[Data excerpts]
··········
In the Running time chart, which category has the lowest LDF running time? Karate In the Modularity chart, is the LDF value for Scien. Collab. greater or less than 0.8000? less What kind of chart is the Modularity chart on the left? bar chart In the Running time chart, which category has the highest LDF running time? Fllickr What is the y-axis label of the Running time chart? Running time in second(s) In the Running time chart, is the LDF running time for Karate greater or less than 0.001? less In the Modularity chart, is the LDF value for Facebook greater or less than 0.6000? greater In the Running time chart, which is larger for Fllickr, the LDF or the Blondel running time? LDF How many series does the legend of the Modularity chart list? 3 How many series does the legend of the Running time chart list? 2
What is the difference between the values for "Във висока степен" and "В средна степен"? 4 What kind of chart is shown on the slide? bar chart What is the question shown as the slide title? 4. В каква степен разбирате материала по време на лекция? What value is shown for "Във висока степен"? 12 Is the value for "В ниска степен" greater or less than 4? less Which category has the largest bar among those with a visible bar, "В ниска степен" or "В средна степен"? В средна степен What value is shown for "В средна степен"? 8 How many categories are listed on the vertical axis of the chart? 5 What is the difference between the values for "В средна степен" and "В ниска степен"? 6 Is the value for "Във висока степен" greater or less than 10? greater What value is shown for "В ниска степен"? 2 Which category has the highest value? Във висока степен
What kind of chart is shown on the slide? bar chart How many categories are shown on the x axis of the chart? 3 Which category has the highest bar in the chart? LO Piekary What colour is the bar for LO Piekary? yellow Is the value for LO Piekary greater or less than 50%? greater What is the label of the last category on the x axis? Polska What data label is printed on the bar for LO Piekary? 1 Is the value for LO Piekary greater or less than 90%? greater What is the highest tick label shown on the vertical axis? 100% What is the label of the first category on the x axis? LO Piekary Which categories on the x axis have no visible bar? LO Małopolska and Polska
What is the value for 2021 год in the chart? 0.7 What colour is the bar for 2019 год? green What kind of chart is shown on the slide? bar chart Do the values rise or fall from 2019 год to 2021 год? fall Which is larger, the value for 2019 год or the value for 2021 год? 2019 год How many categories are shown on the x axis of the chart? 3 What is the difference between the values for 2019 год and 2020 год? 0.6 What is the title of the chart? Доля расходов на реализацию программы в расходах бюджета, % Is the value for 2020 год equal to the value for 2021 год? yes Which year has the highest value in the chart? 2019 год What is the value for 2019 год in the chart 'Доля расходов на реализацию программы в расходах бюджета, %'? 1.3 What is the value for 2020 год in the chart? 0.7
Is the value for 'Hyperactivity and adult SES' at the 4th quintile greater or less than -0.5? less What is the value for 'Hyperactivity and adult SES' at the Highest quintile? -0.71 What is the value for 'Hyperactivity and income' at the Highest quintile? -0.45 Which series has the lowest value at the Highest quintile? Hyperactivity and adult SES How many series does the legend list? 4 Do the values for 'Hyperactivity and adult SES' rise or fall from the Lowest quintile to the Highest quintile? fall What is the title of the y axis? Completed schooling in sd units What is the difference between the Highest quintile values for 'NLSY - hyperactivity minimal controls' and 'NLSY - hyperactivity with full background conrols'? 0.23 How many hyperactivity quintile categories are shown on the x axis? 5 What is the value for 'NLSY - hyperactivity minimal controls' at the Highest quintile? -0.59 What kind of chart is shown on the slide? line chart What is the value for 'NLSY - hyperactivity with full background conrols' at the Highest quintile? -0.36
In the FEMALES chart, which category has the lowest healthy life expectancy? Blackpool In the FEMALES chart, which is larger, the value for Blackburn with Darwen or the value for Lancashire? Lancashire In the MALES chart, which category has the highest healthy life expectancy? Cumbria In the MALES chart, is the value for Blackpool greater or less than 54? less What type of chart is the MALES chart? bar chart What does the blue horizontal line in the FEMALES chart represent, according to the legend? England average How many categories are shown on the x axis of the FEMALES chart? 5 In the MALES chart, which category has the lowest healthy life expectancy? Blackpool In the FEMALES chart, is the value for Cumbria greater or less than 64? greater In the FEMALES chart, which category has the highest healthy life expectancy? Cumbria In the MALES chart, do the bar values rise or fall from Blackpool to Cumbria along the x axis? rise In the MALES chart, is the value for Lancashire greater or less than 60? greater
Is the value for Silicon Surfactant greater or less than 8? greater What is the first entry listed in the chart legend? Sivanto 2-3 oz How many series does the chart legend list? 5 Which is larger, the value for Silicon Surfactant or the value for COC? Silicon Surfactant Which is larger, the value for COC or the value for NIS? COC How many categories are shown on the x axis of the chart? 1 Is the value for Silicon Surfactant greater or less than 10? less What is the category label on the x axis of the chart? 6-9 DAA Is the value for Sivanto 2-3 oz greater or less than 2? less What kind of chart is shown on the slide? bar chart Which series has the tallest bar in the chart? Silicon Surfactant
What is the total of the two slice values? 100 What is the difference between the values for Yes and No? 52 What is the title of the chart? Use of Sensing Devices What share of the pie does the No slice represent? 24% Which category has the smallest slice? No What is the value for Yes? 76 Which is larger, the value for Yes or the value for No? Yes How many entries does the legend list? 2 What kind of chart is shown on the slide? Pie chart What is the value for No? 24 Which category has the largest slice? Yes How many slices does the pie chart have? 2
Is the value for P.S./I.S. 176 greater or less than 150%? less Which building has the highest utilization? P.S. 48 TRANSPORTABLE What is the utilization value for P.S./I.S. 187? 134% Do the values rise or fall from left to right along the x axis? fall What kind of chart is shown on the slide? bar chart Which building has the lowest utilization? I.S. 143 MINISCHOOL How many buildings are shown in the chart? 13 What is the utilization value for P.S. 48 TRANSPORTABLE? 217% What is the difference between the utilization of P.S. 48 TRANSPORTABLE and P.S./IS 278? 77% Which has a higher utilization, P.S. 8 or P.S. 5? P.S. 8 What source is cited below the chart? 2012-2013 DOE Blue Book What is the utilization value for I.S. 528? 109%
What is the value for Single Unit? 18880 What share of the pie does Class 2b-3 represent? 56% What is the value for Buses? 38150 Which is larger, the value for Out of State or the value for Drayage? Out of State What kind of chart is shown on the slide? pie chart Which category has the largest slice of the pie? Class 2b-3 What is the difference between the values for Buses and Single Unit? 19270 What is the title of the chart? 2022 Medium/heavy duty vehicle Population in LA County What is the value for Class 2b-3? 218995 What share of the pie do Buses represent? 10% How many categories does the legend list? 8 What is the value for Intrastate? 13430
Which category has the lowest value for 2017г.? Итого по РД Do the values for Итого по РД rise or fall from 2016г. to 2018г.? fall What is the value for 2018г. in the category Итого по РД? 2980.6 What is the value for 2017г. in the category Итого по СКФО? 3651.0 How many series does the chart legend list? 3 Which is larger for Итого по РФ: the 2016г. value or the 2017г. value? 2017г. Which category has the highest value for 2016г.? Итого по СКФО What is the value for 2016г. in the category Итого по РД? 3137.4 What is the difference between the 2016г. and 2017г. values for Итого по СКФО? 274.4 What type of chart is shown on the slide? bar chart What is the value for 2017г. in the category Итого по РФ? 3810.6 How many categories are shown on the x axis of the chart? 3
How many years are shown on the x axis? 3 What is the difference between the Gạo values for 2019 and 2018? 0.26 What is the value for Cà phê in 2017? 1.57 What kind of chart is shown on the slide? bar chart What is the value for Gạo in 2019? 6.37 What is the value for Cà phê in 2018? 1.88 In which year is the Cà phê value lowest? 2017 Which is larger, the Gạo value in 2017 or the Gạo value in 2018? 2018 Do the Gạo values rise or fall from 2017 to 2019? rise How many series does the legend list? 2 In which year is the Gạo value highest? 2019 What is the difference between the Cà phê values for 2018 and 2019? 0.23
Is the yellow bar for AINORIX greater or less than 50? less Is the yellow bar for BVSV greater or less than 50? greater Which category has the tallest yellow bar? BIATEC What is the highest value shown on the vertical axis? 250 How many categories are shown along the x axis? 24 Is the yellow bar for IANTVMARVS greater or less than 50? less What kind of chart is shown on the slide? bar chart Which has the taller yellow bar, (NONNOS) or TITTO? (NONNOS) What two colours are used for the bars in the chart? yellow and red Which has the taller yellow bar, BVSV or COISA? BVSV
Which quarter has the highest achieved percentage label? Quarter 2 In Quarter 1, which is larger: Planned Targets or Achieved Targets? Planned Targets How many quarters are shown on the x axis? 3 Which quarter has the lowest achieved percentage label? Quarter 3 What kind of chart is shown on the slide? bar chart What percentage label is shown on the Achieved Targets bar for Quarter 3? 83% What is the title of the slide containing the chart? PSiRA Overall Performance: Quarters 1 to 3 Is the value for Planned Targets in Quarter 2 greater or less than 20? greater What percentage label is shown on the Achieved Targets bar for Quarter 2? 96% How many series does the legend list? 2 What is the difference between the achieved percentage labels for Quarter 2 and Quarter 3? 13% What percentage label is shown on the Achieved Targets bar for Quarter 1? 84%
··········
Action item:
Replace every "chart" with "graph" in the part that opens with the first line and closes with the line containing "value? Във висока степен". Give those lines back with nothing else changed.

The completed task:
In the Running time graph, which category has the lowest LDF running time? Karate In the Modularity graph, is the LDF value for Scien. Collab. greater or less than 0.8000? less What kind of graph is the Modularity graph on the left? bar graph In the Running time graph, which category has the highest LDF running time? Fllickr What is the y-axis label of the Running time graph? Running time in second(s) In the Running time graph, is the LDF running time for Karate greater or less than 0.001? less In the Modularity graph, is the LDF value for Facebook greater or less than 0.6000? greater In the Running time graph, which is larger for Fllickr, the LDF or the Blondel running time? LDF How many series does the legend of the Modularity graph list? 3 How many series does the legend of the Running time graph list? 2
What is the difference between the values for "Във висока степен" and "В средна степен"? 4 What kind of graph is shown on the slide? bar graph What is the question shown as the slide title? 4. В каква степен разбирате материала по време на лекция? What value is shown for "Във висока степен"? 12 Is the value for "В ниска степен" greater or less than 4? less Which category has the largest bar among those with a visible bar, "В ниска степен" or "В средна степен"? В средна степен What value is shown for "В средна степен"? 8 How many categories are listed on the vertical axis of the graph? 5 What is the difference between the values for "В средна степен" and "В ниска степен"? 6 Is the value for "Във висока степен" greater or less than 10? greater What value is shown for "В ниска степен"? 2 Which category has the highest value? Във висока степен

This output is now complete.